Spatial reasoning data
|---|

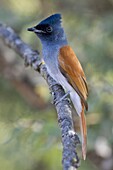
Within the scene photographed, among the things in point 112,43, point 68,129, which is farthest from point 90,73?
point 68,129

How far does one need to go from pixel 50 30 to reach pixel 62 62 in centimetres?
23

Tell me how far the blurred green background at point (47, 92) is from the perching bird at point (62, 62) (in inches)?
10.5

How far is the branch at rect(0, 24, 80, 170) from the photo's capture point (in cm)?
164

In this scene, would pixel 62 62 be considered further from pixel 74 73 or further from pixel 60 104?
pixel 60 104

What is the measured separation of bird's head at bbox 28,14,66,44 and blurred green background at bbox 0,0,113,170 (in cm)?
46

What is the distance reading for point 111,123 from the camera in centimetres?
368

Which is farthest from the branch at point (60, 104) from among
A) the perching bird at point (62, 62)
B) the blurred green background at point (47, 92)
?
the blurred green background at point (47, 92)

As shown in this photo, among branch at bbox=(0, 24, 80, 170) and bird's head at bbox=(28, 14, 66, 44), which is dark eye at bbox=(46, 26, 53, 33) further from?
branch at bbox=(0, 24, 80, 170)

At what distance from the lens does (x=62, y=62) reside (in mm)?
3070

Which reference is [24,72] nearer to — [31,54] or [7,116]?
[7,116]

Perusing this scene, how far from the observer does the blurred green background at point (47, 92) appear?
330cm

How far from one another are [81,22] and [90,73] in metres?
0.54

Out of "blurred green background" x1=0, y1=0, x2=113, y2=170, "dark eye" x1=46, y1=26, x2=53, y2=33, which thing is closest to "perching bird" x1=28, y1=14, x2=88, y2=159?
"dark eye" x1=46, y1=26, x2=53, y2=33

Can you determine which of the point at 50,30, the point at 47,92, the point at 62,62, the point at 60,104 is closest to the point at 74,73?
the point at 62,62
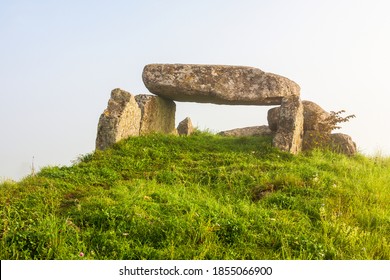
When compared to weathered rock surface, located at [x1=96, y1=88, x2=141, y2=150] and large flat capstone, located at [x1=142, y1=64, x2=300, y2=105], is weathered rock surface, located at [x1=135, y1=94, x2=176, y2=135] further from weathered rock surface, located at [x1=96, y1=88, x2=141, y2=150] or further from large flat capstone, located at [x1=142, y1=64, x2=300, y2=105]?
weathered rock surface, located at [x1=96, y1=88, x2=141, y2=150]

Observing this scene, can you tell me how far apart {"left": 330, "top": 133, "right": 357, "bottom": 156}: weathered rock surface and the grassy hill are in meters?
2.29

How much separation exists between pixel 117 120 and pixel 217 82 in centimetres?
441

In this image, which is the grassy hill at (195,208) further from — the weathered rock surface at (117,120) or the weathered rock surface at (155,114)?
the weathered rock surface at (155,114)

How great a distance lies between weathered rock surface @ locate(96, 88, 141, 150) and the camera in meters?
17.3

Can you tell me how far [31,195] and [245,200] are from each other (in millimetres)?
4901

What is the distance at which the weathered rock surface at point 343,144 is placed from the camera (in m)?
19.7

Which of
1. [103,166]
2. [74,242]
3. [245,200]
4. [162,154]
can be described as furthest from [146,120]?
[74,242]

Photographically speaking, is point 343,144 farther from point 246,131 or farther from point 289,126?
point 246,131

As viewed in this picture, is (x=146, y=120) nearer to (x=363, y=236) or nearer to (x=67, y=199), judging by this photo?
(x=67, y=199)

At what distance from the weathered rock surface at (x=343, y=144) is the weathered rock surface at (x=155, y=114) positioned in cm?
650

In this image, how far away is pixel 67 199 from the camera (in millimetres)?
11836

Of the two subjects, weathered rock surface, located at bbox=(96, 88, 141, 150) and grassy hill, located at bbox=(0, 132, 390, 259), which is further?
weathered rock surface, located at bbox=(96, 88, 141, 150)

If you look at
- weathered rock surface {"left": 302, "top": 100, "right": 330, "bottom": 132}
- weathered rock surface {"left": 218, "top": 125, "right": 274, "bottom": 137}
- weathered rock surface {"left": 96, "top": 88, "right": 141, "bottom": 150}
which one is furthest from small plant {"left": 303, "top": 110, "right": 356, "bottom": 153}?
weathered rock surface {"left": 96, "top": 88, "right": 141, "bottom": 150}

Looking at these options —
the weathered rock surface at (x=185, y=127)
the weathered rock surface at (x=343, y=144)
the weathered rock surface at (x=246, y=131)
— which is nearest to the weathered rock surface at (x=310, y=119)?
the weathered rock surface at (x=343, y=144)
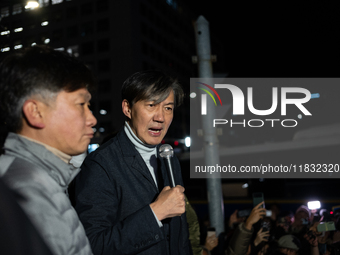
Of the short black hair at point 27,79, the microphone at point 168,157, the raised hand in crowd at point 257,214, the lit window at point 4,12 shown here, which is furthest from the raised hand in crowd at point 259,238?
the lit window at point 4,12

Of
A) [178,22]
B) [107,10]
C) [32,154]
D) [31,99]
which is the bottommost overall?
[32,154]

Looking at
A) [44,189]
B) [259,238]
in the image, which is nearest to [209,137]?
[259,238]

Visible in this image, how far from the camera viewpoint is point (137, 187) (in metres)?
1.75

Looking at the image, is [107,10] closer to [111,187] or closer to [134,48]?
[134,48]

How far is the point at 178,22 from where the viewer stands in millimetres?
60906

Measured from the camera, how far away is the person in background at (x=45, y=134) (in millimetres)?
935

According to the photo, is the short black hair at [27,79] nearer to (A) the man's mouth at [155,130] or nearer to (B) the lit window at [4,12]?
(A) the man's mouth at [155,130]

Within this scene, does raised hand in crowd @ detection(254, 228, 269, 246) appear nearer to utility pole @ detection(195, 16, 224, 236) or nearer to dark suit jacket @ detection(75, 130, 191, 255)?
utility pole @ detection(195, 16, 224, 236)

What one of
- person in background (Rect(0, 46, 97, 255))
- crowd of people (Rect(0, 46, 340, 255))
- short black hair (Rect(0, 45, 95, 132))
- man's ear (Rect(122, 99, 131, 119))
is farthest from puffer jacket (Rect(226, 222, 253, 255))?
short black hair (Rect(0, 45, 95, 132))

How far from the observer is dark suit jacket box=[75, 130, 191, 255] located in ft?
4.67

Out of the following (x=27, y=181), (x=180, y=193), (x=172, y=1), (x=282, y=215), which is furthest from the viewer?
(x=172, y=1)

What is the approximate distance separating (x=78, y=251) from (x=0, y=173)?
14.7 inches

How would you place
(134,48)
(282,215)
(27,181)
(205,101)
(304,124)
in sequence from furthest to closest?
(134,48)
(304,124)
(282,215)
(205,101)
(27,181)

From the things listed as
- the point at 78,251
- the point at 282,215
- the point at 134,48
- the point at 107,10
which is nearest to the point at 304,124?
the point at 282,215
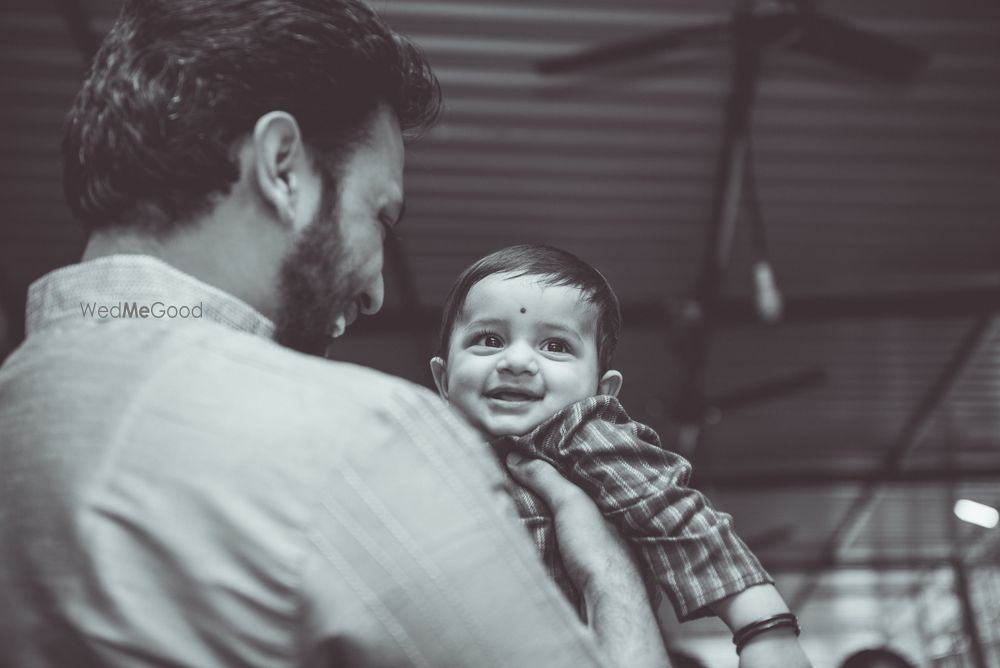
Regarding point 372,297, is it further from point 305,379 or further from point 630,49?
point 630,49

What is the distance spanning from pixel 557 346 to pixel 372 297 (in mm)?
621

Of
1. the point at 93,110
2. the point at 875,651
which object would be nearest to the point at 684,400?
the point at 875,651

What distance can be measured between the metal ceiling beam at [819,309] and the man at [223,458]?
26.2 feet

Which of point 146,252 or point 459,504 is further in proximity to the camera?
point 146,252

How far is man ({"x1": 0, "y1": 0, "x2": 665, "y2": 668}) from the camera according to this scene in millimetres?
880

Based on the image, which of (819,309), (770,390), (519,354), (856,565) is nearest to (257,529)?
(519,354)

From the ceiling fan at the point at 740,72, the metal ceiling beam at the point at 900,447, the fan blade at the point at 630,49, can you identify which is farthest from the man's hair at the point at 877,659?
the metal ceiling beam at the point at 900,447

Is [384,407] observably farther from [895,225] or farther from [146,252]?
[895,225]

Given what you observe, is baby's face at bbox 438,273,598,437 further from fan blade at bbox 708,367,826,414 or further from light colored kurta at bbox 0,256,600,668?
fan blade at bbox 708,367,826,414

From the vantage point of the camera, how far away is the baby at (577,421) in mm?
1673

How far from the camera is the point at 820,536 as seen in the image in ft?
55.9

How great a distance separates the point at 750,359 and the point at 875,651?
6.48m

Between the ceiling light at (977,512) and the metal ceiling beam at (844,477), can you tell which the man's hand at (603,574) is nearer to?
the metal ceiling beam at (844,477)

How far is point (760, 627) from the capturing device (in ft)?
5.30
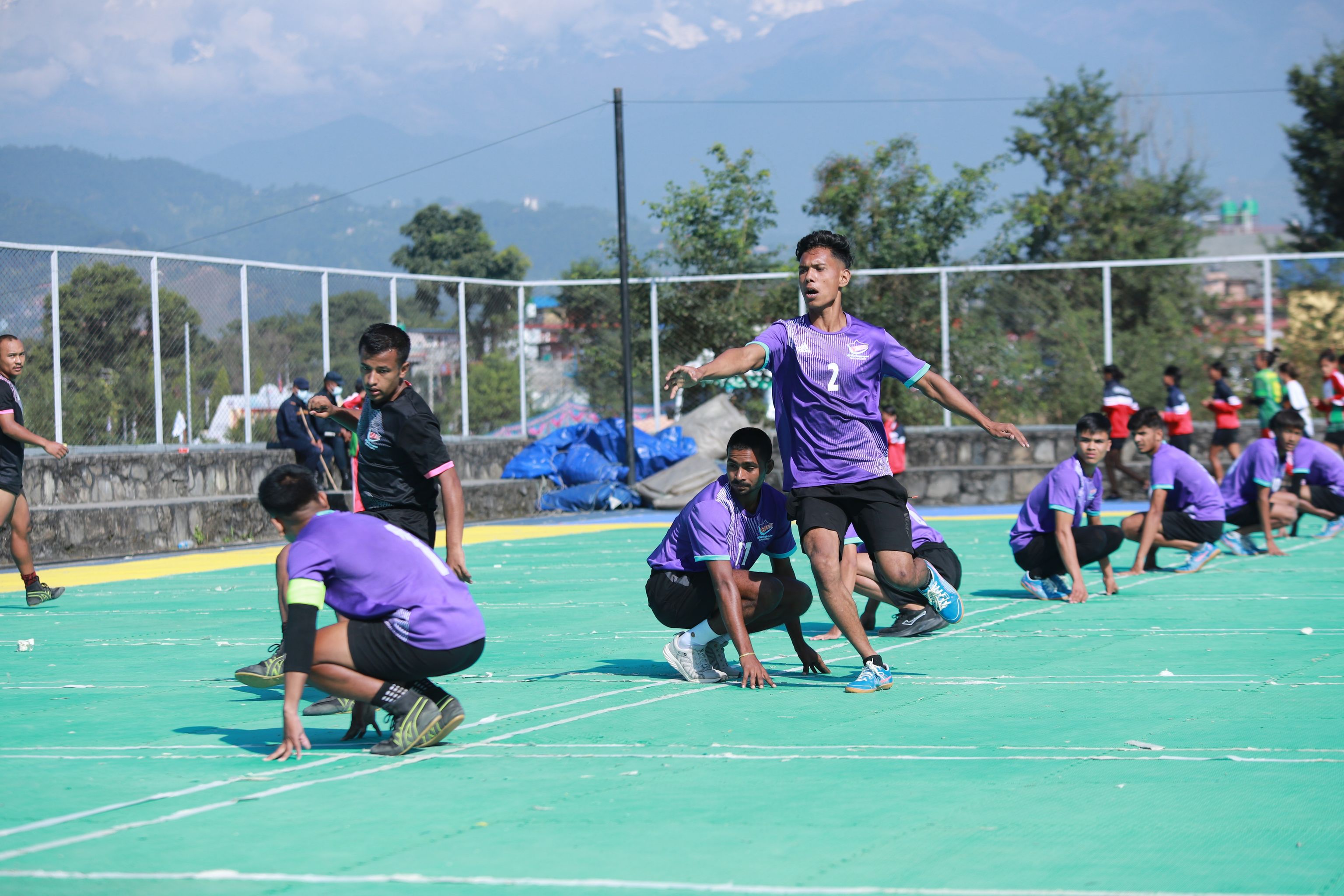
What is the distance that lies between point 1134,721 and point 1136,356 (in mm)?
18316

|---|

Short task
Replace "distance" with "gap" in the data from the line containing "What is the distance that" through the end, keeping everything else the same.

Output of the task
What is the gap that lies between point 1134,721 and point 1136,356 (in mm)?
18316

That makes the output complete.